# Can't push install button (.apk)



## thijsoost (May 20, 2013)

Hello, 

When I try to install an apk-file, I can't push the install-button. I found solutions like 'delete screenfilter' or 'uninstall lux,' but I don't have such applications. I also checked 'unknown sources.' 

(The previous time I had this problem, I dissabled the 'keep screen on' option in Solid Explorer; that fixed the problem.)

Is there someone with a solution for this problem? 

Sent from my Galaxy Nexus (4.2.2 | ParanoidAndroid | franco.Kernel) using xda premium.


----------



## nikufellow (May 20, 2013)

i had exactly the same issue on a few ocassions and every time it was solved by disabling the scree filter or un ticking the 'keep screen on' option like you've mentioned . Try clearing the cache of package installer too if you haven't already


----------



## Chromium (May 20, 2013)

if you are using paranoid android with halo, you need to disable halo when installing apks.


----------



## a4abell (May 21, 2013)

Had the same problem !! .. Disable holo and install app works like a charm !

Sent from my GT-i9100 using xda app-developers app


----------



## thijsoost (May 21, 2013)

chromium96 said:


> if you are using paranoid android with halo, you need to disable halo when installing apks.

Click to collapse



I didn't know that... Thanks!


----------



## dallastx (Aug 29, 2013)

Just to add "droidmote"  will cause this as well.


----------



## Aristalex (Jun 12, 2014)

*What if i may found another solustion?*

Hello guys i had exactly the same problem with my sony xperia neo v on Touchwiz nature UX 2.0 V3. When i firstly booted into rom i installed a backuped apk it was cpu-z. I installed it. As a walkman app lover i found a way to install walkman. Also tried to install stock samsung keyboard from cwm without any results. I flashed also the xperia z keyboard. So much modding for a new rom . I tried to install my other apks but i had the problem. Rebooted but nothing. What I did? I saw you said about holo and screen filter apps. Then i went to see if i had any installed because in options i saw something named like that. I came up with the idea to clear the data of package installer, and then tried to install again. Everything works wonder now!


----------



## coreycolman (Nov 17, 2014)

Thanks for the contributions here, this was really helpful. I was trying to install the Amazon Instant Video app and had this same thing. I had the Twilight app running but forgot about it. Disabled it, app installed fine! Thanks so much!


----------



## tze chung Hugo ho (Jul 31, 2017)

*talkback*

i found out that talkback may also be the problem


----------



## James_Watson (Aug 1, 2017)

Maybe you are using a custom theme?


----------



## Harshan01 (Oct 8, 2017)

Suspicious! For me, Facebook messenger was doing it. First it blocked Tasker app and then it blocked me from giving accessibility permissions to it. What is Mark upto?!


----------



## ttoton (Oct 11, 2017)

I have the same problem from some time it's not by Facebook, come on!
I have no single app conneced with Facebook and have the same problem. But I do have a screen warming filter, and also option'keep the screen on' in Car Launcher settings. will try to disable them.
But I can press the Cancel button on the APK installer. Just when I press Install- nothing happens...

Very weird.

[Edit]
I disabled Bluelight Filter and everything got back to normal. Installing working fine again.


----------

● Written task a
Print everything in the install-button thread from "i had exactly the same issue" down to "Chromium (May 20, 2013)", copied word for word.
The listing below has no connection to the forum thread about the APK install button.

● Extracted material
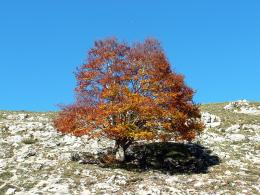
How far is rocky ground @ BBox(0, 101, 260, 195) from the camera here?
32.2 m

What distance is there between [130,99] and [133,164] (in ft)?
19.4

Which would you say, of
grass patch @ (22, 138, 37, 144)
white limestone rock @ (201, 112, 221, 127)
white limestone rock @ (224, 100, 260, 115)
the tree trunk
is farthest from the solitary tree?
white limestone rock @ (224, 100, 260, 115)

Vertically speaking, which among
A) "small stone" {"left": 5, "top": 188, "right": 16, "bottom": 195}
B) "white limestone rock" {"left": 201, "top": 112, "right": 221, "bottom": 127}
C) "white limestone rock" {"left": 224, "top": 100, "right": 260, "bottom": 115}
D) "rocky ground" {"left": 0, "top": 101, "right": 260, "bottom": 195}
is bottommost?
"small stone" {"left": 5, "top": 188, "right": 16, "bottom": 195}

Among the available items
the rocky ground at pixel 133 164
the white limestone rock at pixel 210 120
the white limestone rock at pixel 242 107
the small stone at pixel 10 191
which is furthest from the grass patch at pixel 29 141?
the white limestone rock at pixel 242 107

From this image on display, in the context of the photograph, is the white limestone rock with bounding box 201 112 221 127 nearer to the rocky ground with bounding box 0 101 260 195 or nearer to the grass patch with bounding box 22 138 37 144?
the rocky ground with bounding box 0 101 260 195

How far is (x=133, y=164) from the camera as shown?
3831 cm

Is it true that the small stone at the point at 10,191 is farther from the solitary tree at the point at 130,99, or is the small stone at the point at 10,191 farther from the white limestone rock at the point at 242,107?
the white limestone rock at the point at 242,107

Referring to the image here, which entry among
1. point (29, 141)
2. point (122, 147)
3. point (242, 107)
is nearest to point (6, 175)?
point (29, 141)

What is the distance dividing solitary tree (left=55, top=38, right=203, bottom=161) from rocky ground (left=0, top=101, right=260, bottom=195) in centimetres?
263

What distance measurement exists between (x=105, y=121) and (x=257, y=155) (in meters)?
14.0

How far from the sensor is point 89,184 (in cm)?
3247

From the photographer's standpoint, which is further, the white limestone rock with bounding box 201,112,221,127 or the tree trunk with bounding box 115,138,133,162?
the white limestone rock with bounding box 201,112,221,127

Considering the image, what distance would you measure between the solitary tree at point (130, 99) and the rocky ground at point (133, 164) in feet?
8.62

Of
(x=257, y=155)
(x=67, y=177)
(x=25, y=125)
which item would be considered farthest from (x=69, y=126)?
(x=257, y=155)
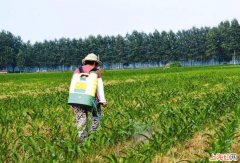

● Written task b
Extract each line of the listing that contains the string "solitary".

● Finished answer a
i had exactly the same issue on a few ocassions and every time it was solved by disabling the scree filter or un ticking the 'keep screen on' option like you've mentioned . Try clearing the cache of package installer too if you haven't already


----------



## Chromium (May 20, 2013)

● Finished answer b
is farthest from the solitary tree?
Is it true that the small stone at the point at 10,191 is farther from the solitary tree at the point at 130,99, or is the small stone at the point at 10,191 farther from the white limestone rock at the point at 242,107?
What is the distance dividing solitary tree (left=55, top=38, right=203, bottom=161) from rocky ground (left=0, top=101, right=260, bottom=195) in centimetres?
Considering the image, what distance would you measure between the solitary tree at point (130, 99) and the rocky ground at point (133, 164) in feet?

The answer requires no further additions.